SQS: Enhancing Sparse Perception Models via Query-based Splatting in Autonomous Driving¶
Conference: NeurIPS 2025 arXiv: 2509.16588 Code: N/A Area: Autonomous Driving Keywords: sparse perception model, 3D Gaussian splatting, pre-training, query interaction, autonomous driving
TL;DR¶
SQS presents the first query-based 3D Gaussian splatting pre-training framework for sparse perception models (SPMs). By self-supervisedly reconstructing RGB images and depth maps, the method learns fine-grained 3D representations, and introduces a query interaction module to fuse pre-trained Gaussian queries with task-specific queries. SQS achieves significant improvements over existing pre-training methods on occupancy prediction (+1.3 mIoU) and 3D object detection (+1.0 NDS).
Background & Motivation¶
Visual perception models for autonomous driving fall into two major paradigms: dense BEV-centric methods (e.g., BEVFormer) and sparse query-centric methods (e.g., DETR3D, SparseBEV). Sparse methods are increasingly favored in industrial deployment due to their faster inference speed, as they bypass explicit dense representation construction.

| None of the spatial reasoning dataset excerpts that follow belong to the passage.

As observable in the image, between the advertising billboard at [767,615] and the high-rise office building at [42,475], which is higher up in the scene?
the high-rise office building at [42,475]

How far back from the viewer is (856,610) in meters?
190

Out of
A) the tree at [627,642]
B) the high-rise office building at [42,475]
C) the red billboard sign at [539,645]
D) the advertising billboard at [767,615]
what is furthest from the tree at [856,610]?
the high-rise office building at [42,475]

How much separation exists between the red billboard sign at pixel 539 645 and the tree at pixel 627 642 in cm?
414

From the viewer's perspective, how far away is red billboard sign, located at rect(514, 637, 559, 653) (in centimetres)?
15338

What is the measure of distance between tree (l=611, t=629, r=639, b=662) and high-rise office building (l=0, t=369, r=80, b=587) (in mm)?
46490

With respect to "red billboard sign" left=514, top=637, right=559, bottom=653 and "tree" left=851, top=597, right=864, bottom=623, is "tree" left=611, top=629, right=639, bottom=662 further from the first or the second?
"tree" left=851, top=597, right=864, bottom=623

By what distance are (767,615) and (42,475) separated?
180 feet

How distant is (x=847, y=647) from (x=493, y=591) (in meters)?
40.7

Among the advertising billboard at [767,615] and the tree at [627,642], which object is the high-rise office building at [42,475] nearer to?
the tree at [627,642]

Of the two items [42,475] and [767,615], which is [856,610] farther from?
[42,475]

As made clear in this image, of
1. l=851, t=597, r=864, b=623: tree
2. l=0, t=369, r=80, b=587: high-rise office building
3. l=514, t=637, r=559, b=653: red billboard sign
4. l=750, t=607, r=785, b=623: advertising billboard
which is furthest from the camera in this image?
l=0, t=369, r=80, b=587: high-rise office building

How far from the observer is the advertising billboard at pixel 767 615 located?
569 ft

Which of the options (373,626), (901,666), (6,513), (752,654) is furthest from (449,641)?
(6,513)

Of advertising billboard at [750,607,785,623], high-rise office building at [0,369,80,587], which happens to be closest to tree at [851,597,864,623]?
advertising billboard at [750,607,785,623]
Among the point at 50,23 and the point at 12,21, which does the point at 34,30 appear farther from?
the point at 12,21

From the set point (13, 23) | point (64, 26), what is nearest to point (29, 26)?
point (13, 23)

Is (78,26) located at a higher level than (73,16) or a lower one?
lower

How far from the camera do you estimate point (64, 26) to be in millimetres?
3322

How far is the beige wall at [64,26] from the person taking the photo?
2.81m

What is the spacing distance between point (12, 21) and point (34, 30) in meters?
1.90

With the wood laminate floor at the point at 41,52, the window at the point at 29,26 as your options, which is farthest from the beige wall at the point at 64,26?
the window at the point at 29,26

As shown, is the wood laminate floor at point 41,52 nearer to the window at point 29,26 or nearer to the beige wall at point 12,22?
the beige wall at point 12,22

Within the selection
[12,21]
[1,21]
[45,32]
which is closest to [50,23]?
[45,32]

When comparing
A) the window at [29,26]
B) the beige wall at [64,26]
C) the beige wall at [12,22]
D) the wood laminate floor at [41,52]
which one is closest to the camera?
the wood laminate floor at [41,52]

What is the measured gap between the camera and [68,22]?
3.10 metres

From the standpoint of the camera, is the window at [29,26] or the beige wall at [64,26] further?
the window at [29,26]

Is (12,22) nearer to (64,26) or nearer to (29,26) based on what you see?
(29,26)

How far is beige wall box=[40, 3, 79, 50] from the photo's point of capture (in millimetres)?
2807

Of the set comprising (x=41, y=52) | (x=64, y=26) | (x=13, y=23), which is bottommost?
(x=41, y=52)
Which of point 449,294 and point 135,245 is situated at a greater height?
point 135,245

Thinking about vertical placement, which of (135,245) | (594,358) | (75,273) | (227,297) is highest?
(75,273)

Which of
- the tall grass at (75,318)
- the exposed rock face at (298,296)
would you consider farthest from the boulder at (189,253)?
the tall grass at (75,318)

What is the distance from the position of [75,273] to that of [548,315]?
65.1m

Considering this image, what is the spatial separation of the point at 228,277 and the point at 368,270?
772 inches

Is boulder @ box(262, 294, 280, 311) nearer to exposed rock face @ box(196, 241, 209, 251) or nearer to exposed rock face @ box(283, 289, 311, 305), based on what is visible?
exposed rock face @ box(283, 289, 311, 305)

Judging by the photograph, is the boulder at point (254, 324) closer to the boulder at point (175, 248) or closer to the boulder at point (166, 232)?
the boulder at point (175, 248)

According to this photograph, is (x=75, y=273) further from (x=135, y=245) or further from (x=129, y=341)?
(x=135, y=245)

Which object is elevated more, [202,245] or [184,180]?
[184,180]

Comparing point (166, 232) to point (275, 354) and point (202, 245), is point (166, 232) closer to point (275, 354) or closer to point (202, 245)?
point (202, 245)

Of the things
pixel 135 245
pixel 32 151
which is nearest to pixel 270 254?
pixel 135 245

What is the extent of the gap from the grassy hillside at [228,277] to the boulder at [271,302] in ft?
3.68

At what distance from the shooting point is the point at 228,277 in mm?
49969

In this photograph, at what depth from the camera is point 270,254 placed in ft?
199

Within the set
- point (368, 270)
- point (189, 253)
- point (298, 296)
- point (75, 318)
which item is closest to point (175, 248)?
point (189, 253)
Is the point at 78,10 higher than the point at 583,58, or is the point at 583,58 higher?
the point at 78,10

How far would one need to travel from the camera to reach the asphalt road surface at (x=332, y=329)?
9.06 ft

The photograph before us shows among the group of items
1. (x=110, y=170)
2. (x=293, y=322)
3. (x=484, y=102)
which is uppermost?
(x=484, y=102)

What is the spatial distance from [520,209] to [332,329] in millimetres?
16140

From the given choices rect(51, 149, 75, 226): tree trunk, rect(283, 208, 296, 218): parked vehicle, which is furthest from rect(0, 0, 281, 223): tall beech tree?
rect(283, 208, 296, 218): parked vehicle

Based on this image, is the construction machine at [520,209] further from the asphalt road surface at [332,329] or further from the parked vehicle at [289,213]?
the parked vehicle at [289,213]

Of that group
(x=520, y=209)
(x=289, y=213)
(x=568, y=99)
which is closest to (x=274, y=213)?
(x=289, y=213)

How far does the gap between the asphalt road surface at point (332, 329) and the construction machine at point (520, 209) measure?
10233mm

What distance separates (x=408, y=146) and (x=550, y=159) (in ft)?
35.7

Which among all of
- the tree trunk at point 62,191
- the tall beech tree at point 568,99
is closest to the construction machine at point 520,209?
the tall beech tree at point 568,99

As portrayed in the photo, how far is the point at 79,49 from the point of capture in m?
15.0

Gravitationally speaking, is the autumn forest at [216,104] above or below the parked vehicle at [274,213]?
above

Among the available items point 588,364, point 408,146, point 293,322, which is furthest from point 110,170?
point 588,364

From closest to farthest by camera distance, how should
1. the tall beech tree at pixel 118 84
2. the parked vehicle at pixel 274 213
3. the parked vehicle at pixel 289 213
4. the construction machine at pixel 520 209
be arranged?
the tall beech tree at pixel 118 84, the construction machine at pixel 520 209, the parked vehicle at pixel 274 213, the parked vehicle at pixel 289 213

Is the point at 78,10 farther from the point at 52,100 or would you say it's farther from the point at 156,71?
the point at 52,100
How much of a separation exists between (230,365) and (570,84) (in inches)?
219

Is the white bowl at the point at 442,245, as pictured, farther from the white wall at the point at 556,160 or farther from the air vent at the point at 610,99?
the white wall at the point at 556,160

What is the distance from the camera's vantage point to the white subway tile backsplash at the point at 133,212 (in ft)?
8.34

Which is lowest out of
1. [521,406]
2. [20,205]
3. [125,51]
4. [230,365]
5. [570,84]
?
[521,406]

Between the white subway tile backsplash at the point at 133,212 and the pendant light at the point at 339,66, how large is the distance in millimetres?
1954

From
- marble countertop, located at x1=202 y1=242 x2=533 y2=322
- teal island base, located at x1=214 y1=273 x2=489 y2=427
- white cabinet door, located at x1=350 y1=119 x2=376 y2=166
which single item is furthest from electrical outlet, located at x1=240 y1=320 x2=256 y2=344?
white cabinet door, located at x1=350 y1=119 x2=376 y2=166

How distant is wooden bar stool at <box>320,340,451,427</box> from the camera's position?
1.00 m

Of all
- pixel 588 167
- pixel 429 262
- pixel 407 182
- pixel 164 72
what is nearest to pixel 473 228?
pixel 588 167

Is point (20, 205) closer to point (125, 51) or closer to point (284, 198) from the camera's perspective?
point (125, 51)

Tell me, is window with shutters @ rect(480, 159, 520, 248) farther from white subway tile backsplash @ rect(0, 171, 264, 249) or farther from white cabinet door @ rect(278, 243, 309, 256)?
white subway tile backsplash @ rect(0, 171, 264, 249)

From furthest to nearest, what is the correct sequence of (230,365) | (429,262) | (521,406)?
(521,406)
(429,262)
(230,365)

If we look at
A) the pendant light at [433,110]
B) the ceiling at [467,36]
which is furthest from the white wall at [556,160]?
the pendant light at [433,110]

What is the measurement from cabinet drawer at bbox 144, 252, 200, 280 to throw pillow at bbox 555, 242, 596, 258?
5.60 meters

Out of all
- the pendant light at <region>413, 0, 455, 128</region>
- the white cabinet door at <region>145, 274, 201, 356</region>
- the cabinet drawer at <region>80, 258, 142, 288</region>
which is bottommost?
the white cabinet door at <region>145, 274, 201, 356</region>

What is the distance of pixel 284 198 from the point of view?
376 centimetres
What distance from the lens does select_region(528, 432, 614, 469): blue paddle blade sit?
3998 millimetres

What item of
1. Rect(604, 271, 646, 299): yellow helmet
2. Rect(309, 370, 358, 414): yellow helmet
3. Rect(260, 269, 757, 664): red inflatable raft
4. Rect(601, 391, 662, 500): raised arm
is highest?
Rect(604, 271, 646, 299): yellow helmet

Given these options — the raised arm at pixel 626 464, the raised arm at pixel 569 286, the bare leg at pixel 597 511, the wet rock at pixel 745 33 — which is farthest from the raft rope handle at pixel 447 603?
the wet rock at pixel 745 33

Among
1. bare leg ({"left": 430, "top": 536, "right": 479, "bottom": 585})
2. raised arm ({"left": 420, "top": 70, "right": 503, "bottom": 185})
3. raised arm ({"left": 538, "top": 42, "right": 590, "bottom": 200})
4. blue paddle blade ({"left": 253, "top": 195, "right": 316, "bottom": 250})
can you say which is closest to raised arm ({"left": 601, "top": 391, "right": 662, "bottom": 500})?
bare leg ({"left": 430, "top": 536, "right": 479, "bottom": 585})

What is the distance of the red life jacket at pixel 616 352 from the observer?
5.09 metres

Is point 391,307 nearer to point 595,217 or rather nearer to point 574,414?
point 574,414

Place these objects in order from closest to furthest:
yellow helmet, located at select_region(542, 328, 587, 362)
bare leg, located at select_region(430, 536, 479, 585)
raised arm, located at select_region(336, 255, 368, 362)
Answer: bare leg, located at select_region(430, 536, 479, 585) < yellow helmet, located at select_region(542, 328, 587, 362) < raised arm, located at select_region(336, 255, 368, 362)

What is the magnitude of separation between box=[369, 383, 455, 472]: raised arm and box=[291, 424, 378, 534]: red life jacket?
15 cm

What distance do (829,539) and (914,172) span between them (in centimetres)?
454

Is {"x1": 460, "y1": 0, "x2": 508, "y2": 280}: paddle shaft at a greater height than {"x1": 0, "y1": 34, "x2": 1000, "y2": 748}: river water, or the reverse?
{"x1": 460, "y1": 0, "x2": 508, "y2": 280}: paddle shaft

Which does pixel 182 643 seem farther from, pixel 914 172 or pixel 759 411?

However, supervised approaches rely heavily on costly and time-consuming precise annotations, leaving large amounts of unlabeled data underutilized. Existing pre-training methods (e.g., UniPAD, GaussianPretrain, VisionPAD) all depend on dense BEV or voxel representations and cannot be directly applied to SPMs. The root cause lies in the fact that implicit queries in sparse query models lack explicit spatial positions and semantic meanings, making rendering-based pre-training methods inapplicable without modification.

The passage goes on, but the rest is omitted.